TO-DO LIST:
a: Answer these questions about the passage on EEA PA scores:
(i) Which three designations or factors had a significant effect on students' EEA PA scores?
(ii) Which indicator was a significant predictor of SAT-9 Math scores?
(iii) What were student ethnicity and the family (SES) indicators found to be with respect to students' EEA PA scores?
b: Please edit the entries from the line containing "Looking at what" down through the end of the entries, replacing "uppermost" with "highest" and keeping everything else unchanged. Leave the pictures out.
** BEGIN PAGE EXTRACT **
Expectedly, as an EEA assessment, PA scores were sensitive to students’ language 
skills. We found that a former EEE designation, speaking Spanish at home, and an immigrant 
designation all had a significant effect on students’ EEA PA scores, but no effect on SAT-9 
scores. Unexpectedly, student ethnicity and family (SES) indicators (lunch program and 
Title 1 status) were found to be insignificant predictors of students’ EEA PA scores, but both 
of these indicators were significant predictors of SAT-9 Reading scores. Title 1 status was a 
significant predictor of SAT-9 Math scores. These findings provide some evidence that the 
EEA PA test was an accurate measure of student ability and fairly indifferent to these typical, 
significant, demographic variables.
** END PAGE EXTRACT **
** BEGIN STORED ROWS **
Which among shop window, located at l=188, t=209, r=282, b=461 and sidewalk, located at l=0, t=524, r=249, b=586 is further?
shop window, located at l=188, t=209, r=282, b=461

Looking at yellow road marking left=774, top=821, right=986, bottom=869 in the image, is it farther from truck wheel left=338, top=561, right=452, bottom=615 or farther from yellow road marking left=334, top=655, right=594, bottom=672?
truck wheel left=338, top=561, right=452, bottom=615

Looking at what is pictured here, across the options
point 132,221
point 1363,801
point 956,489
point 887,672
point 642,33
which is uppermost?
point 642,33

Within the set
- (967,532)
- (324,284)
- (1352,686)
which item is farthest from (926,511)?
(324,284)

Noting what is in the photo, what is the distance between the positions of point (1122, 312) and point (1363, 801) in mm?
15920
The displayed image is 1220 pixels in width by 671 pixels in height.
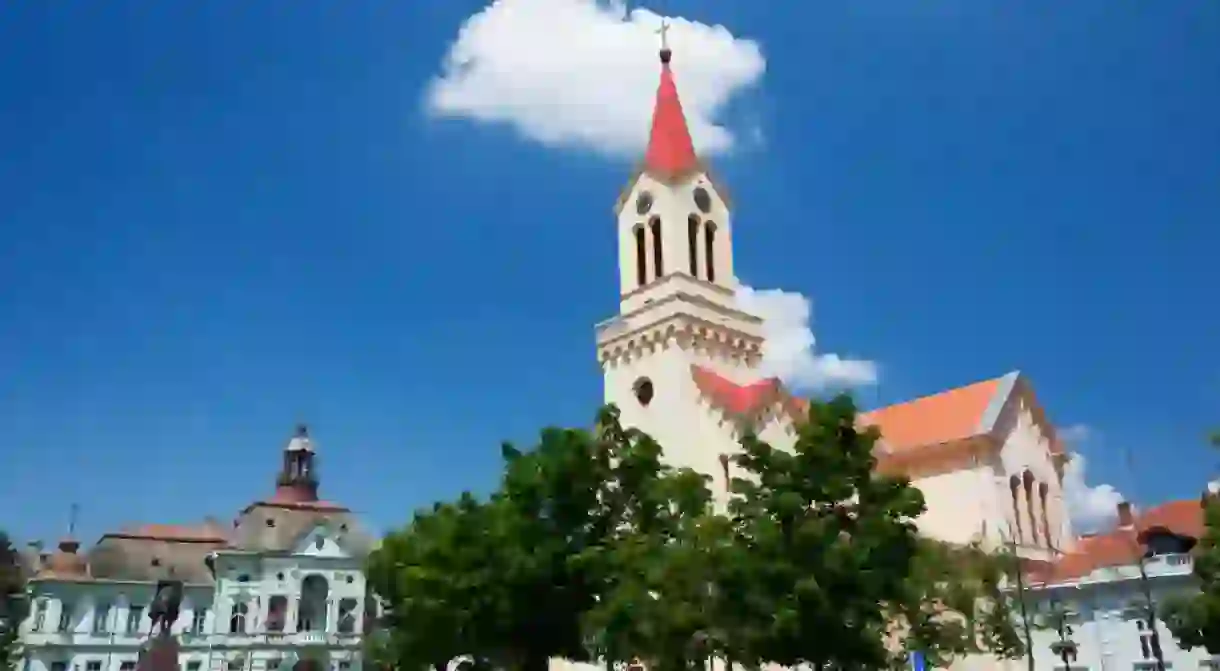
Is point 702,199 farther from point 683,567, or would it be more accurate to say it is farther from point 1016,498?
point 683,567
** END STORED ROWS **
RESPONSES TO THE EXERCISE:
a:
(i) A former EEE designation, speaking Spanish at home, and an immigrant designation.
(ii) Title 1 status.
(iii) Insignificant predictors.

b:
Looking at what is pictured here, across the options
point 132,221
point 1363,801
point 956,489
point 887,672
point 642,33
which is highest?
point 642,33

Within the set
- (967,532)
- (324,284)
- (1352,686)
which item is farthest from (926,511)?
(324,284)

Noting what is in the photo, what is the distance between the positions of point (1122, 312) and point (1363, 801) in mm?
15920
The displayed image is 1220 pixels in width by 671 pixels in height.
Is point 702,199 farther from point 683,567, or would it be more accurate to say it is farther from point 1016,498?
point 683,567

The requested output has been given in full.